13.C3 · Mark → INNOCENT
Chad is at C1, so the people “below Chad” are the other spots in column C: C2 Gabe, C3 Mark, C4 Sofia, and C5 Wally. Vince’s clue says “both criminals below Chad,” which means there are exactly two criminals among those four people. Since Sofia at C4 and Wally at C5 are already known to be criminals, they must be the only two criminals below Chad, and the clue’s “connected” part is consistent because C4 and C5 touch orthogonally. That leaves no room for Mark at C3 to be a criminal. Therefore, we can determine that C3 Mark is INNOCENT.
14.D2 · Hilda → CRIMINAL
Row 5 has two innocents, because Vince at B5 and Xena at D5 are innocent while Uma at A5 and Wally at C5 are criminal.
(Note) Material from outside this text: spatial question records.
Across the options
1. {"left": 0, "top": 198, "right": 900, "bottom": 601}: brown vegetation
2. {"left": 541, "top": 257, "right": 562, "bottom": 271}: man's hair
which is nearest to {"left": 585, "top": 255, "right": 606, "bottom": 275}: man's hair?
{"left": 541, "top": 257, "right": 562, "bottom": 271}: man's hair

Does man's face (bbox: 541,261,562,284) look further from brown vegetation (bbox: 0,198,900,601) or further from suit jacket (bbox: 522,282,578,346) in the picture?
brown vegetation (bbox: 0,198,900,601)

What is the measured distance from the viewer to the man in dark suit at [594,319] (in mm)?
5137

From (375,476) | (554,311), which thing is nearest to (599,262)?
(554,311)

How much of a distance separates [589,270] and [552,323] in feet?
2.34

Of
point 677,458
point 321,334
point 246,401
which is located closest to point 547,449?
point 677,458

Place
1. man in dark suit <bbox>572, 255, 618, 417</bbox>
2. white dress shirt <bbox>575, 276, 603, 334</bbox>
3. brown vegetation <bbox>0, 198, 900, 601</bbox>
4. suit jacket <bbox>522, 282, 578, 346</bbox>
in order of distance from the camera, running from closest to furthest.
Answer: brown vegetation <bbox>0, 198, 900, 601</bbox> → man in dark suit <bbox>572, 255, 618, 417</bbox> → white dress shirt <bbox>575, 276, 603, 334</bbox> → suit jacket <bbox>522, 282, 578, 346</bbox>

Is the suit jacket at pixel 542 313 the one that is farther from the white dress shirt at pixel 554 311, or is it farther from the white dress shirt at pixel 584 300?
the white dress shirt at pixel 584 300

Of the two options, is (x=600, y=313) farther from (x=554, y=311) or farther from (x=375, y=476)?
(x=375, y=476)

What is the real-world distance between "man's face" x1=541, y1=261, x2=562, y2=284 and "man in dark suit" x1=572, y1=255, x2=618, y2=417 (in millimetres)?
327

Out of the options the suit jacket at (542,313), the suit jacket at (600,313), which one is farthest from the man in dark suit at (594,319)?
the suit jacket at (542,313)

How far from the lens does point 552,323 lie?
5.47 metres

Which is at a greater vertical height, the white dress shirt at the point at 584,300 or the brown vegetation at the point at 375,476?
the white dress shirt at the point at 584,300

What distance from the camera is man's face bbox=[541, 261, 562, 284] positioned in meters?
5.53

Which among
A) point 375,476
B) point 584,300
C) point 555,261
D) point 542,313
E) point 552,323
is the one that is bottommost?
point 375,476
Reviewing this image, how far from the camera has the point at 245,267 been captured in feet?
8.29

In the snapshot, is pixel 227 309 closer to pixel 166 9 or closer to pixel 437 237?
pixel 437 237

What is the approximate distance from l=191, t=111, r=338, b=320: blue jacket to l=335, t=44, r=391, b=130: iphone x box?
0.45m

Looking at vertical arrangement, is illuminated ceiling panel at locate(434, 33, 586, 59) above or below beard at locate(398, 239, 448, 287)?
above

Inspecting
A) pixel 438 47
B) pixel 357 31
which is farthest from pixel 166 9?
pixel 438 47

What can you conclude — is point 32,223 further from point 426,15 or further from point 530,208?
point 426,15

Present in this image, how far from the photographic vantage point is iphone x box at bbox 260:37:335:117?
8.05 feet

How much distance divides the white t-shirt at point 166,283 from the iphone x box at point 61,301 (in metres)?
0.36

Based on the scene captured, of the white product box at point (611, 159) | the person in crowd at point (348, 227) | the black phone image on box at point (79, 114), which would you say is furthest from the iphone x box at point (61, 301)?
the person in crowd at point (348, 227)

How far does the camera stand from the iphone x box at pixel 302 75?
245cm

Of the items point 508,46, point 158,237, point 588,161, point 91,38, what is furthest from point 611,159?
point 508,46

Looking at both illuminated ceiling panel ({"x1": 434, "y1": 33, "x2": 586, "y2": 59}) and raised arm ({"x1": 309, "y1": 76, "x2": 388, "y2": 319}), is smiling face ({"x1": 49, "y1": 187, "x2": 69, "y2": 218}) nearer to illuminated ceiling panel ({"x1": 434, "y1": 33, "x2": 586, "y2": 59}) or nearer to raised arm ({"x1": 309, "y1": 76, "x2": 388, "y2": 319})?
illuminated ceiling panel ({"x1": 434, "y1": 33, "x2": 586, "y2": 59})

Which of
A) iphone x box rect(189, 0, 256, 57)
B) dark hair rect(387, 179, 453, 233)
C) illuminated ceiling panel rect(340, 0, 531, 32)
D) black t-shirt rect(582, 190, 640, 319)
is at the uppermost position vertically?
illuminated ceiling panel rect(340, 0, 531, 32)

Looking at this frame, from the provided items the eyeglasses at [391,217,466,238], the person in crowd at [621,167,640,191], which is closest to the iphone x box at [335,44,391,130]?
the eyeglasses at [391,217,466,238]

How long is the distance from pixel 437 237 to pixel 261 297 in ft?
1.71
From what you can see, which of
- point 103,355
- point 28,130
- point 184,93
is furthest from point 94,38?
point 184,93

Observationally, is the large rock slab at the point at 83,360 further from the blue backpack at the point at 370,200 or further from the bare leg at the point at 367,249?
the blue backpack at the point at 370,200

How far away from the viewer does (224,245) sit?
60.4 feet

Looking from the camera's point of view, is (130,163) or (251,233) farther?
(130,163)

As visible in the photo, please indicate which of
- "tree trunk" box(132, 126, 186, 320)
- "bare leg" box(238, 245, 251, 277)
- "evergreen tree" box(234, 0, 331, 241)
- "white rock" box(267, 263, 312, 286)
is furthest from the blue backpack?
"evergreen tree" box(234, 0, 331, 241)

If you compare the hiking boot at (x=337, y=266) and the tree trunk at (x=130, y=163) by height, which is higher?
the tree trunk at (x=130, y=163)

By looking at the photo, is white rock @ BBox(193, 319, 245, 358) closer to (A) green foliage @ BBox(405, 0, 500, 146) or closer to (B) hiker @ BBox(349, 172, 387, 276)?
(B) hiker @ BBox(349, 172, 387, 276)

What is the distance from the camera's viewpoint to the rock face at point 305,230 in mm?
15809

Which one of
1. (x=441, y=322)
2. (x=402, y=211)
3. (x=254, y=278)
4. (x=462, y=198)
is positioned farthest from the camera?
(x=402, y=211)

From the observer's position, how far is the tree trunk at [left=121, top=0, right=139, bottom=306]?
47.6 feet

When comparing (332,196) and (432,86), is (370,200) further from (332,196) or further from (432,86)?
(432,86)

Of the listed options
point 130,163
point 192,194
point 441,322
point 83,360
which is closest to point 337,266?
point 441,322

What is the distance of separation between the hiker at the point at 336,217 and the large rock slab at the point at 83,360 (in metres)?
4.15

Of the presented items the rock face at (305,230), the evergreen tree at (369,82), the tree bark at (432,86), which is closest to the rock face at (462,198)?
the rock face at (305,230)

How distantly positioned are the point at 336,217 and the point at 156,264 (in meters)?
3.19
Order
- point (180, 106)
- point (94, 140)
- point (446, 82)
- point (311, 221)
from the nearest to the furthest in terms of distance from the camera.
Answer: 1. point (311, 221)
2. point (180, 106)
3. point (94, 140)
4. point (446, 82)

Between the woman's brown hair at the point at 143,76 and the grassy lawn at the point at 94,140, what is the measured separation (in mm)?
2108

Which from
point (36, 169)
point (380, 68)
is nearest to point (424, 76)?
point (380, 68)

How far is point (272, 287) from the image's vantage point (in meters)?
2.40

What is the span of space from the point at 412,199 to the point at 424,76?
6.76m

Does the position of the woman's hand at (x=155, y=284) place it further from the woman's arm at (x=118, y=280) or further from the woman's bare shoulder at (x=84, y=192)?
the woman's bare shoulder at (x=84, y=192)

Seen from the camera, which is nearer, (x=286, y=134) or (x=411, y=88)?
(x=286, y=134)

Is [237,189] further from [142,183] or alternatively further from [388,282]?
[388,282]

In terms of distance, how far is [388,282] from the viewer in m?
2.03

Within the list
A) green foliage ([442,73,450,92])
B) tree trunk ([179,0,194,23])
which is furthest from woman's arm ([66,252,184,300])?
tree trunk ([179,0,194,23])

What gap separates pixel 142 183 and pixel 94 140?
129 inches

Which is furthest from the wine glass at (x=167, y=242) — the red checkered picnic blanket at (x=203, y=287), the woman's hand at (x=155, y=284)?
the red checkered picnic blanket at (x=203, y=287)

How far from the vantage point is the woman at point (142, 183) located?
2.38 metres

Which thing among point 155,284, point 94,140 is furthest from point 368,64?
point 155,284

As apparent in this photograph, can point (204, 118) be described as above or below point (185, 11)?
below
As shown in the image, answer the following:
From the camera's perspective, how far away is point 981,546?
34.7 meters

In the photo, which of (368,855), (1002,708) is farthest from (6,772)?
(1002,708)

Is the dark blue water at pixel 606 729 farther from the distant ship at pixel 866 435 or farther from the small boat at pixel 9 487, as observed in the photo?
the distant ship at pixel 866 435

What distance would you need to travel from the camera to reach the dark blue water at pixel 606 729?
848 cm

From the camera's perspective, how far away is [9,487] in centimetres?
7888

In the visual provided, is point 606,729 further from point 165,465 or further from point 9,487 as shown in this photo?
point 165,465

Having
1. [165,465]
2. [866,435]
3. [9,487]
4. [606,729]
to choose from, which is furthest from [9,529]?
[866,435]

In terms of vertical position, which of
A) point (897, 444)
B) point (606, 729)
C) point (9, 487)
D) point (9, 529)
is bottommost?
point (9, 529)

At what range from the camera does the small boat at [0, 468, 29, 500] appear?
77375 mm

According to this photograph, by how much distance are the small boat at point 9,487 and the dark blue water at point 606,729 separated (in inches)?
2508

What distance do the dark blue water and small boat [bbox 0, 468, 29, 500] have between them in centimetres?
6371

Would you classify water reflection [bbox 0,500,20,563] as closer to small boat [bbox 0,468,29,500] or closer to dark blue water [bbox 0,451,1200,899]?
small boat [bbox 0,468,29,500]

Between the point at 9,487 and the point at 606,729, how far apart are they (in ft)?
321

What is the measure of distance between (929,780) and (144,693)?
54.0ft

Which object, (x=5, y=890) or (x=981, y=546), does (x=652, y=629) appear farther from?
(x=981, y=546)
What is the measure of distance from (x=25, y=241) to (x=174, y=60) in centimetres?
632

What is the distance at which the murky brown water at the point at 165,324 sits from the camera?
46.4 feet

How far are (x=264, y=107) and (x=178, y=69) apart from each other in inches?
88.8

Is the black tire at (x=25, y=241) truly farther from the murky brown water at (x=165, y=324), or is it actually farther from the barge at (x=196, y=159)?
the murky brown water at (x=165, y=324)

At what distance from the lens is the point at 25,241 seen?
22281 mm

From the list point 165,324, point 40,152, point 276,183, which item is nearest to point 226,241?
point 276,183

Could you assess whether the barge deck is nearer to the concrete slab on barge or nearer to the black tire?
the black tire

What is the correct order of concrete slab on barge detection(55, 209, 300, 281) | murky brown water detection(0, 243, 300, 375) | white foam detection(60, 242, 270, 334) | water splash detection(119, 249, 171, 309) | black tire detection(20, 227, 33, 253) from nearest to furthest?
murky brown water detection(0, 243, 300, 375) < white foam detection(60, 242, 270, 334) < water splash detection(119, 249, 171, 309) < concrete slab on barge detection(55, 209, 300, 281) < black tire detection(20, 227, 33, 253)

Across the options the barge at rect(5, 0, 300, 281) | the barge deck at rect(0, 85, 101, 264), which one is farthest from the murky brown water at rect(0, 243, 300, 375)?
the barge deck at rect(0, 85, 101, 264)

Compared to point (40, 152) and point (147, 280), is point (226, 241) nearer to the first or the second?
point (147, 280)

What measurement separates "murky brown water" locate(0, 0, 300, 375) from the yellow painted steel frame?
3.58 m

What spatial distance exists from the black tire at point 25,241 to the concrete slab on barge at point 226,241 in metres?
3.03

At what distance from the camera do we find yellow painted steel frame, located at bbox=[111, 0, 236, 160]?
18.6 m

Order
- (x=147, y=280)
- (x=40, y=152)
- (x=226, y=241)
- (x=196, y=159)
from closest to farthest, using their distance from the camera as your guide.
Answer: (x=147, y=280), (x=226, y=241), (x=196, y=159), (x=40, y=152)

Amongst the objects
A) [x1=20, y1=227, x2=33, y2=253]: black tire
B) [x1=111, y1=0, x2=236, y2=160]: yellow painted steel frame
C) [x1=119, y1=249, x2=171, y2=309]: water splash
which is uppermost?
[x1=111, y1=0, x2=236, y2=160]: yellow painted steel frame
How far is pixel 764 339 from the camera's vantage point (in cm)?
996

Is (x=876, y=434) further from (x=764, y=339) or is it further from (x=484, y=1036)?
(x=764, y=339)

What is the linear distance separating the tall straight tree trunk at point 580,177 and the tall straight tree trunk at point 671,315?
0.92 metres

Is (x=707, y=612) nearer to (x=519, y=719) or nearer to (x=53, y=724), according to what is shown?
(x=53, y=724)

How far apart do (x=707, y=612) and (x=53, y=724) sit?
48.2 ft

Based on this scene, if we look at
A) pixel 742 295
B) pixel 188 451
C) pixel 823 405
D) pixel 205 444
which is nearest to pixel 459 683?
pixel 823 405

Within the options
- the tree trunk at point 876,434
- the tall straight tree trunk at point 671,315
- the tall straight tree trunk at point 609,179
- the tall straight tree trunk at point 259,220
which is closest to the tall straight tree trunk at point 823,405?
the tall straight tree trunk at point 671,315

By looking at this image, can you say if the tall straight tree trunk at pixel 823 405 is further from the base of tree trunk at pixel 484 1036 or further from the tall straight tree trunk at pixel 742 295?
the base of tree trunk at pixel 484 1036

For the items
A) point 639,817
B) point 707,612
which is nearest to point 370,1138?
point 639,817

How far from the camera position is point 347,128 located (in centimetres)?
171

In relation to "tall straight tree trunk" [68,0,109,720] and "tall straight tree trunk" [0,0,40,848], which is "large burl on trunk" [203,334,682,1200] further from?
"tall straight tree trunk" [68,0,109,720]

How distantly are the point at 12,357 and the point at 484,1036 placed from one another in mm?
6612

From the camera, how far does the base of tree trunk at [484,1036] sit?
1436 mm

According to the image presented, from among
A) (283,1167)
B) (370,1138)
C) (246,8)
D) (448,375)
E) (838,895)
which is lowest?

Mark’s clue says rows 2 and 5 have the same number of innocents, so row 2 must also have exactly two innocents. In row 2 we already have two innocents, Freya at B2 and Gabe at C2, so Hilda at D2 cannot be innocent without making three. Therefore, we can determine that D2 Hilda is CRIMINAL.
15.D1 · Donna → INNOCENT, D3 · Noah → CRIMINAL
Row 1 currently has two known innocents (Berat at B1 and Chad at C1) and one unknown (Donna at D1), so row 1 can only have either 2 or 3 innocents. Row 3 currently has two known innocents (Isaac at A3 and Mark at C3) and one unknown (Noah at D3), so row 3 can only have either 2 or 3 innocents. Hilda’s clue says row 1 has more innocents than row 3, and the only way for that to be true with these possible counts is for row 1 to have 3 innocents and row 3 to have 2 innocents. That forces Donna to be INNOCENT and Noah to be CRIMINAL. Therefore, we can determine that D1 Donna is INNOCENT and D3 Noah is CRIMINAL.